[Saved entries]
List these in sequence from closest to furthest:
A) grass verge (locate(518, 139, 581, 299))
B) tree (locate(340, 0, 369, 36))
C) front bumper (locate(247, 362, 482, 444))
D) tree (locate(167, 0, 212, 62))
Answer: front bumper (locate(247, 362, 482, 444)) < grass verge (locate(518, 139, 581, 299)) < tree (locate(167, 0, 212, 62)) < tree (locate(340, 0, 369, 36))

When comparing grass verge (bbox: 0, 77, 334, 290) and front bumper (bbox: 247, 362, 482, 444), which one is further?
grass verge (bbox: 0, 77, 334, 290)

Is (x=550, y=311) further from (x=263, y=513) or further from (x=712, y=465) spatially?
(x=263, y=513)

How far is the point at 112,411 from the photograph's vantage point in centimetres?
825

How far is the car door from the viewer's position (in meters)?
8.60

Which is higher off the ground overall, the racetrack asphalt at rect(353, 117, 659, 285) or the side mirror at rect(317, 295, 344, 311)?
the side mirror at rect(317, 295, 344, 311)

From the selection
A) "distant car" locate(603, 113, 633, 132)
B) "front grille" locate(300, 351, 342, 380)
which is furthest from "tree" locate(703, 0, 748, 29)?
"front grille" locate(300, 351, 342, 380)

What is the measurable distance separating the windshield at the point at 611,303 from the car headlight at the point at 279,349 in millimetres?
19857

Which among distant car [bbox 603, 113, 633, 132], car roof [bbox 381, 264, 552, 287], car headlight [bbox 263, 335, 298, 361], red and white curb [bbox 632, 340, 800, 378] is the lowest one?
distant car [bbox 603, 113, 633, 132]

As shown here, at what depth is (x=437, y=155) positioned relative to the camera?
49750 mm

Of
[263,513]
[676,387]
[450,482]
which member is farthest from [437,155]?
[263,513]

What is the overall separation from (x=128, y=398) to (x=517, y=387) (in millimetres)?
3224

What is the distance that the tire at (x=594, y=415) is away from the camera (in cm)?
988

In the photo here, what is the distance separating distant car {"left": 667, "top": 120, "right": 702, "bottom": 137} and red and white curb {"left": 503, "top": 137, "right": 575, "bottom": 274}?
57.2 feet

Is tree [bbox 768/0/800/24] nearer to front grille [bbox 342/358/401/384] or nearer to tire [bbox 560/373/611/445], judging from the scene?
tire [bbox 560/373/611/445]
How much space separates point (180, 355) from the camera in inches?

-- TASK DESCRIPTION --
Starting from the line containing "Which is higher" and ending with the final line of the data, reproduce each line exactly as it appears, including no other lines.

-- SOLUTION FOR THIS EXERCISE --
Which is higher off the ground overall, the racetrack asphalt at rect(353, 117, 659, 285) or the side mirror at rect(317, 295, 344, 311)?
the side mirror at rect(317, 295, 344, 311)

From the selection
A) "distant car" locate(603, 113, 633, 132)
B) "front grille" locate(300, 351, 342, 380)
which is furthest from "tree" locate(703, 0, 748, 29)?
"front grille" locate(300, 351, 342, 380)

What is the measurable distance separating the windshield at the point at 611,303 from the car headlight at the point at 279,349 in millimetres?
19857

Which among distant car [bbox 603, 113, 633, 132], car roof [bbox 381, 264, 552, 287], car headlight [bbox 263, 335, 298, 361], red and white curb [bbox 632, 340, 800, 378] is the lowest one?
distant car [bbox 603, 113, 633, 132]

As shown here, at what depth is (x=437, y=155) positioned relative to the camera?
49750 mm

Of
[263,513]
[676,387]
[450,482]
which member is farthest from [437,155]?
[263,513]

What is the overall separation from (x=128, y=398) to (x=517, y=387) (in millimetres)?
3224

What is the distance that the tire at (x=594, y=415) is away from the camera (in cm)?
988

In the photo here, what is the distance separating distant car {"left": 667, "top": 120, "right": 702, "bottom": 137} and red and white curb {"left": 503, "top": 137, "right": 575, "bottom": 274}?
57.2 feet

Is tree [bbox 768/0/800/24] nearer to front grille [bbox 342/358/401/384] or nearer to tire [bbox 560/373/611/445], judging from the scene?
tire [bbox 560/373/611/445]
How much space separates point (180, 355) from the camera in inches?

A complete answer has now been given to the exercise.